Politique de l’UE. L’action climatique renforcera la sécurité énergétique en Europe de 8 % d’ici 2030, selon le FMI

L’étude du FMI se concentre sur la sécurité de l’approvisionnement et la résilience des économies des pays.

Les efforts déployés par l’industrie et les citoyens pour atteindre les objectifs de réduction des émissions de l’Europe seront payants, selon une analyse publiée aujourd’hui (29 mai) par le Fonds monétaire international (FMI), qui estime que le continent pourrait améliorer sa sécurité énergétique de 8 % d’ici 2030.
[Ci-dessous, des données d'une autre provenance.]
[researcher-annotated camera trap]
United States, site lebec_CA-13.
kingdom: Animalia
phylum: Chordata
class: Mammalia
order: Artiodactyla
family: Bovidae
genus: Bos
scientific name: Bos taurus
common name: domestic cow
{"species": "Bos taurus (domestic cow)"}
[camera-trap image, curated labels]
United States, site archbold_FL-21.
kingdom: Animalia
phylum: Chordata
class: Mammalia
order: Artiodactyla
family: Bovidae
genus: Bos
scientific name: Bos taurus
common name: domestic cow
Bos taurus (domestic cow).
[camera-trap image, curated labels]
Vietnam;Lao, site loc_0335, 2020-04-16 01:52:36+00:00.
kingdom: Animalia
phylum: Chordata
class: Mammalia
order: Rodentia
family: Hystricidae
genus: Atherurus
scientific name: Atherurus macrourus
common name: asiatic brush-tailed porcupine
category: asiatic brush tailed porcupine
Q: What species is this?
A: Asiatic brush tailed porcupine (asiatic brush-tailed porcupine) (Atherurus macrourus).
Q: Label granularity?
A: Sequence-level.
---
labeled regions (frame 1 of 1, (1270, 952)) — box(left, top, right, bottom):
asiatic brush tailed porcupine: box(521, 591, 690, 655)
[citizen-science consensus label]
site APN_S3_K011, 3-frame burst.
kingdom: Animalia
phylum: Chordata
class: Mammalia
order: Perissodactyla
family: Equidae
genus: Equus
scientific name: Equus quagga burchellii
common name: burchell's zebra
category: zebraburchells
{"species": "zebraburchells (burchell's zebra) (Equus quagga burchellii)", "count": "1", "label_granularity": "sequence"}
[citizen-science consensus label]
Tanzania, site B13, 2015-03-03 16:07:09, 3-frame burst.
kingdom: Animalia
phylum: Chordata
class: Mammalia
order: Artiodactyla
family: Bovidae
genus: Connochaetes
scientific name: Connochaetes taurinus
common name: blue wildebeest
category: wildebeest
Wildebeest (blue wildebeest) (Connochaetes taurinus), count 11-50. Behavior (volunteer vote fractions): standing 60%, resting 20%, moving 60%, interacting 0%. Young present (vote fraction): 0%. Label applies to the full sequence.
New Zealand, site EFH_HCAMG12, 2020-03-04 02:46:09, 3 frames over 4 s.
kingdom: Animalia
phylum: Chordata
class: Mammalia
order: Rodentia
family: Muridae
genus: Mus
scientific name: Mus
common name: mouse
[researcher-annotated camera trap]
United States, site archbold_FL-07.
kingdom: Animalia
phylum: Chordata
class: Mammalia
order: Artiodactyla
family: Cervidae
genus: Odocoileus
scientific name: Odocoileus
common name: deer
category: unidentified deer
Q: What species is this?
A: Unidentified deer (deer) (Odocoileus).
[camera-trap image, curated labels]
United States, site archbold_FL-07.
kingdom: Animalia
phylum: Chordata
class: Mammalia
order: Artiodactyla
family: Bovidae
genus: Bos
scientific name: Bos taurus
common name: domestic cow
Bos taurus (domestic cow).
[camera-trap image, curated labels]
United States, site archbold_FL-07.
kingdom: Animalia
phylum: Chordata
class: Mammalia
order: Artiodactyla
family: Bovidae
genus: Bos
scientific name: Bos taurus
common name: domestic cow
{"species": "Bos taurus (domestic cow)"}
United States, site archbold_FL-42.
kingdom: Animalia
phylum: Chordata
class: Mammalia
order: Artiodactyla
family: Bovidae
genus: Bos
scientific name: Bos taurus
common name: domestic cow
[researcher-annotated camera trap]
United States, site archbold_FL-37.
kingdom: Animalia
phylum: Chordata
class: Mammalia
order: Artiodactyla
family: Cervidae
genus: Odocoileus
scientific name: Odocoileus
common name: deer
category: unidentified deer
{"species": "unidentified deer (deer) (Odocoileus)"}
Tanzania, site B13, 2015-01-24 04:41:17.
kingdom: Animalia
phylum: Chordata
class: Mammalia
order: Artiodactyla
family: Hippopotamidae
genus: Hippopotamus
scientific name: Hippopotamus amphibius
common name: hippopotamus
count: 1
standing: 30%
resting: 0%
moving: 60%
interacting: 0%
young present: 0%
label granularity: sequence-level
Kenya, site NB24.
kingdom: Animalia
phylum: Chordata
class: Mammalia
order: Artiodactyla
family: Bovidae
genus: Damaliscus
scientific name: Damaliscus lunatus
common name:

La hausse des prix du carbone, l’efficacité énergétique et l’accélération des autorisations pour les énergies renouvelables étaient des domaines politiques clés identifiés par le FMI basé à Washington DC pour améliorer la sécurité énergétique de l’Europe.

« Un ensemble de politiques illustratives qui réduirait les émissions de 55 % par rapport aux niveaux de 1990 améliorerait les deux indicateurs de sécurité énergétique de près de 8 % d’ici 2030 pour l’Europe dans son ensemble », peut-on lire dans un communiqué de presse du FMI, faisant référence à la combinaison des politiques identifiées. zones.

Pour l’UE, l’analyse prédit l’inverse de 13 années de détérioration de la résilience économique aux perturbations énergétiques et de huit années de réduction de la sécurité d’approvisionnement énergétique, en raison de décennies de dépendance à l’égard de l’énergie russe.

Le raisonnement de l’étude repose principalement sur le concept de réduction des importations d’énergie, en remplaçant les importations de combustibles fossiles par des énergies renouvelables produites localement, ce qui aiderait les pays à s’éloigner des fournisseurs non européens et à accroître l’électrification pour alimenter les véhicules et les systèmes de chauffage domestique.

Le document du FMI prend en compte les effets de l’action climatique sur la sécurité énergétique et simule les impacts des politiques climatiques visant à réduire les émissions sur deux mesures de sécurité : la sécurité de l’approvisionnement et la résilience de l’économie d’un pays donné.

Les auteurs ont évalué le risque de perturbation de l’approvisionnement énergétique en combinant le degré de dépendance d’un pays aux importations pour sa consommation d’énergie et le degré de diversification de ces importations d’énergie. Deuxièmement, ils ont analysé dans quelle mesure un pays donné était préparé à faire face à une perturbation énergétique, en fonction de la part du produit intérieur brut (PIB) qu’il consacre à l’énergie.

Le journal d’aujourd’hui est en contradiction avec les conservateurs et les législateurs de droite du Parlement européen, qui ont rejeté plusieurs dossiers législatifs sur le climat, affirmant que les politiques du plan de l’UE visant à atteindre la neutralité de l’internet d’ici 2050, le Green Deal européen, ne sont pas « crédibles et peu crédibles ». réalisable ».

Les groupes politiques Conservateurs et Réformistes européens (ECR) et Identité et Démocratie (ID) sont sur le point de remporter un nombre important de sièges lors des prochaines élections européennes du 6 au 9 juin, menaçant de mettre à mal cinq années de législation climatique.